Der globale wirtschaftliche Ausblick für das Jahr 2023 hat sich aufgehellt. So wird davon ausgegangen, dass die Industrie bereits im ersten Quartal wieder wächst und Chinas Abkehr von der "Null-Covid"-Politik den globalen Welthandel belebt. Infolgedessen werden sich die Lieferengpässe weiter entspannen. Dämpfend werden sich verschlechterte Finanzierungsbedingungen auf das Wachstum auswirken. Die Wirtschaftsleistung soll weltweit um 2,2% steigen. Für das globale Welthandelsvolumen wird mit einem Anstieg von 0,3% gerechnet.

Für die Wirtschaftsleistung im Euro-Raum überwiegen die Abwärtsrisiken. Die Unsicherheit hinsichtlich der zukünftigen Energieversorgungslage ist weiterhin sehr hoch, da das Risiko eines erneuten Anstiegs der Energiepreise aufgrund beschränkter Exportkapazitäten bei Erdgas besteht. Weiterhin werden negative Auswirkungen des Ukraine Kriegs Bestand haben. Demgegenüber besteht die Möglichkeit, dass die zuletzt gesunkenen Großhandelspreise für Energie zu einem schnelleren Rückgang der Inflation und somit einer früheren Erholung der Realeinkommen führen. Zusätzlich wird die Erholung der Nachfrage in China der Exportwirtschaft im Euro-Raum einen Schub geben. Insgesamt wird für das Jahr 2023 im Euro-Raum ein Wachstum von 0,9% erwartet. Die Arbeitslosenquote wird geringfügig auf 6,8% steigen und die Verbraucherpreise dürften in 2023 um 5,9% zulegen.

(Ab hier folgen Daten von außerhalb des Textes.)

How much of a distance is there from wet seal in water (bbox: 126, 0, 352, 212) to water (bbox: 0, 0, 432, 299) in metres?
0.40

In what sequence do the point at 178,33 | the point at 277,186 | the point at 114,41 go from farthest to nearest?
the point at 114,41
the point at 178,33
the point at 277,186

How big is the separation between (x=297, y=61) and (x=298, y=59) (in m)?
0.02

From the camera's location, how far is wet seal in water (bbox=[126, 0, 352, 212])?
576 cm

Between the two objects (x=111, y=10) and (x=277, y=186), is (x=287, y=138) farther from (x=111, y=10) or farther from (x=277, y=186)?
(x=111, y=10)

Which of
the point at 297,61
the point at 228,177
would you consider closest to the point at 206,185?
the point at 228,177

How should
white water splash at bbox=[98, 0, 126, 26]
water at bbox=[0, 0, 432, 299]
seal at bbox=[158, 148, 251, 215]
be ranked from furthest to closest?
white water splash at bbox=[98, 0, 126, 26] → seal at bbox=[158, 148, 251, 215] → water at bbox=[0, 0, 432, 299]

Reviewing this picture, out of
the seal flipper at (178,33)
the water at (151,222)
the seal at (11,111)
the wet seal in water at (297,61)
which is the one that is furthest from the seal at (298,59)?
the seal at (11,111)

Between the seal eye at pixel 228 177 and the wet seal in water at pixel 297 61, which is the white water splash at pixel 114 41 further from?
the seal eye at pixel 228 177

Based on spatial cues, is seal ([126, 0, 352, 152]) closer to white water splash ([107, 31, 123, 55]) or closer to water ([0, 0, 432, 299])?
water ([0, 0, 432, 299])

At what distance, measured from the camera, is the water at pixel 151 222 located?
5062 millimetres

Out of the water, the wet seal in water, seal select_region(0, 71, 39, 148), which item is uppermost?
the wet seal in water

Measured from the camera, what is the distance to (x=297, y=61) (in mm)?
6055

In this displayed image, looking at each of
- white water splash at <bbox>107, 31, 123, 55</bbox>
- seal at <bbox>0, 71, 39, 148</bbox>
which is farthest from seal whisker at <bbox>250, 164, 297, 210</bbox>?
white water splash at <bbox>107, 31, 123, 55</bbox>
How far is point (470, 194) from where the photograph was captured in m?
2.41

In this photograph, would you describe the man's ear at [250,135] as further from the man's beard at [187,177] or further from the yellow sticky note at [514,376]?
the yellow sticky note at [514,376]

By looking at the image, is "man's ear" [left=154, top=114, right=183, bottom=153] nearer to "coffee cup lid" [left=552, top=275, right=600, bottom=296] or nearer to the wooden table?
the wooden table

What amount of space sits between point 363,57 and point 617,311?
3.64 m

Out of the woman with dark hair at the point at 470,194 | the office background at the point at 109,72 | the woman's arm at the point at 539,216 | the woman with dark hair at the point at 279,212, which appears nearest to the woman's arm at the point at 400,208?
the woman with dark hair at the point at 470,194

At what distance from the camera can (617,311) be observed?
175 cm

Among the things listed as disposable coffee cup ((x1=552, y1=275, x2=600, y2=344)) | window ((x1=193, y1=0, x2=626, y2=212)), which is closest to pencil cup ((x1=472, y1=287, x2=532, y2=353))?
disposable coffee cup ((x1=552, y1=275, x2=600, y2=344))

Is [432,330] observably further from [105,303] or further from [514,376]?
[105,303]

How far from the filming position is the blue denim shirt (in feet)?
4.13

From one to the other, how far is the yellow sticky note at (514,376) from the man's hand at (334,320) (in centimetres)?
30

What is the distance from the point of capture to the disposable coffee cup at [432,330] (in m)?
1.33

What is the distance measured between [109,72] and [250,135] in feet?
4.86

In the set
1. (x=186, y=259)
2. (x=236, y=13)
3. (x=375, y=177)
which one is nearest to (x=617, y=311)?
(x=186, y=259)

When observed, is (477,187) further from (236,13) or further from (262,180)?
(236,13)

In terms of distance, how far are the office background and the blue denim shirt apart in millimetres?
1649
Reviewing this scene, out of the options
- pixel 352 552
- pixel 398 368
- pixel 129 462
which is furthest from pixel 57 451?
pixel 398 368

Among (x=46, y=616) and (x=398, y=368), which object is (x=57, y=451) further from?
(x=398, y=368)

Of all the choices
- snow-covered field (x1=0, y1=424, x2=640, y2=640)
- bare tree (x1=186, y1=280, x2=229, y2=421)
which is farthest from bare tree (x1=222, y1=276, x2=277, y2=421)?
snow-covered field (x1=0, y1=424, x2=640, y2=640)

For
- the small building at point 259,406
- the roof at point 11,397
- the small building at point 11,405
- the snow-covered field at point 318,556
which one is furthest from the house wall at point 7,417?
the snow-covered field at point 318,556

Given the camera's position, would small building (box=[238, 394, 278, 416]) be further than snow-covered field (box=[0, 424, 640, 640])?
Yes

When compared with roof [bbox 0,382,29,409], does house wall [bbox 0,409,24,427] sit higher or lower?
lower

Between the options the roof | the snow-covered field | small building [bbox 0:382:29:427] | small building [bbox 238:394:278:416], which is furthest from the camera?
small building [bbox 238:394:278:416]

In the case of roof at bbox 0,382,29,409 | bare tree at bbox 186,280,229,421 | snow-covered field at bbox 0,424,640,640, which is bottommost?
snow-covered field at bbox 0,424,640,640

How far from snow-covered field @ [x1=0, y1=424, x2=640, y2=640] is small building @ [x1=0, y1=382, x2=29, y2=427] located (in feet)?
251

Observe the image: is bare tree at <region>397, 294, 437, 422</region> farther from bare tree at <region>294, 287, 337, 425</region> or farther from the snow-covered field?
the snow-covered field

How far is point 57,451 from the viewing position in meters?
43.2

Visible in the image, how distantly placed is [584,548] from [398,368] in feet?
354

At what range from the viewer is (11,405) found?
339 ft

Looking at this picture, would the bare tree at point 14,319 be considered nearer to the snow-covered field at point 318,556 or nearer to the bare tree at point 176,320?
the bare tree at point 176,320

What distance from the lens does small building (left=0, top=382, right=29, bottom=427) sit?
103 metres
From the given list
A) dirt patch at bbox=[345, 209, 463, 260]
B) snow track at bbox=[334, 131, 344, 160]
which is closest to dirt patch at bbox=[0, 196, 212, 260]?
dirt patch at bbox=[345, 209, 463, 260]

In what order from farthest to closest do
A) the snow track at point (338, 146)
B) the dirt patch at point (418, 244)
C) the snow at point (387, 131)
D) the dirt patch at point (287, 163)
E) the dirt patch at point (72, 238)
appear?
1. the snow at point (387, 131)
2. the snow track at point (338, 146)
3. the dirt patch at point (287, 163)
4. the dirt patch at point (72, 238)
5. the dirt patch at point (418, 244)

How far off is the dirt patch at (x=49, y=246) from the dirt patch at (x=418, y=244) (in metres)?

Die Aussichten der deutschen Wirtschaft stehen weiter unter dem Eindruck der hohen Inflation, so dass die Wirtschaftsleistung in 2023 lediglich um 0,4% zunehmen soll. Das schwache Wachstum ist vor allem einer Zurückhaltung beim privaten Konsum sowie bei den Bauinvestitionen zuzuschreiben. Die Verbraucherpreise dürften um 6,0% steigen. Für die privaten Konsumausgaben wird ein Rückgang um 0,9% sowie bei Bauinvestitionen um 3,7% prognostiziert.

Entwicklung des Konzerns

Die weiterhin hohe Preisentwicklung sowie Unsicherheiten hinsichtlich der Verfügbarkeit bestimmter Rohstoffe können Auswirkungen auf die Entwicklung des Konzerns haben. Die Unsicherheit hinsichtlich der Entwicklung von Inflation und Zinsen wird weiterhin das Konsumverhalten der Verbraucher negativ beeinflussen. Die Planung für das Geschäftsjahr 2023 unterliegt aus diesen Gründen unvorhersehbaren Faktoren, die die aktuelle Prognose beeinflussen können. Für das Geschäftsjahr wird von einem leicht rückläufigen Umsatz gegenüber dem Vorjahr ausgegangen.

Trotz der genannten Unsicherheiten sowie weiterhin hohen planmäßigen Abschreibungen auf immaterielles Vermögen aus Unternehmenserwerben wird für das Geschäftsjahr 2023 ein leicht verbessertes Jahresergebnis erwartet.

 

Neckarsulm, den 26. Mai 2023

3 Angaben gem. Konjunkturprognose des Sachverständigenrats zur Begutachtung der gesamtwirtschaftlichen Entwicklung vom 22. März 2023.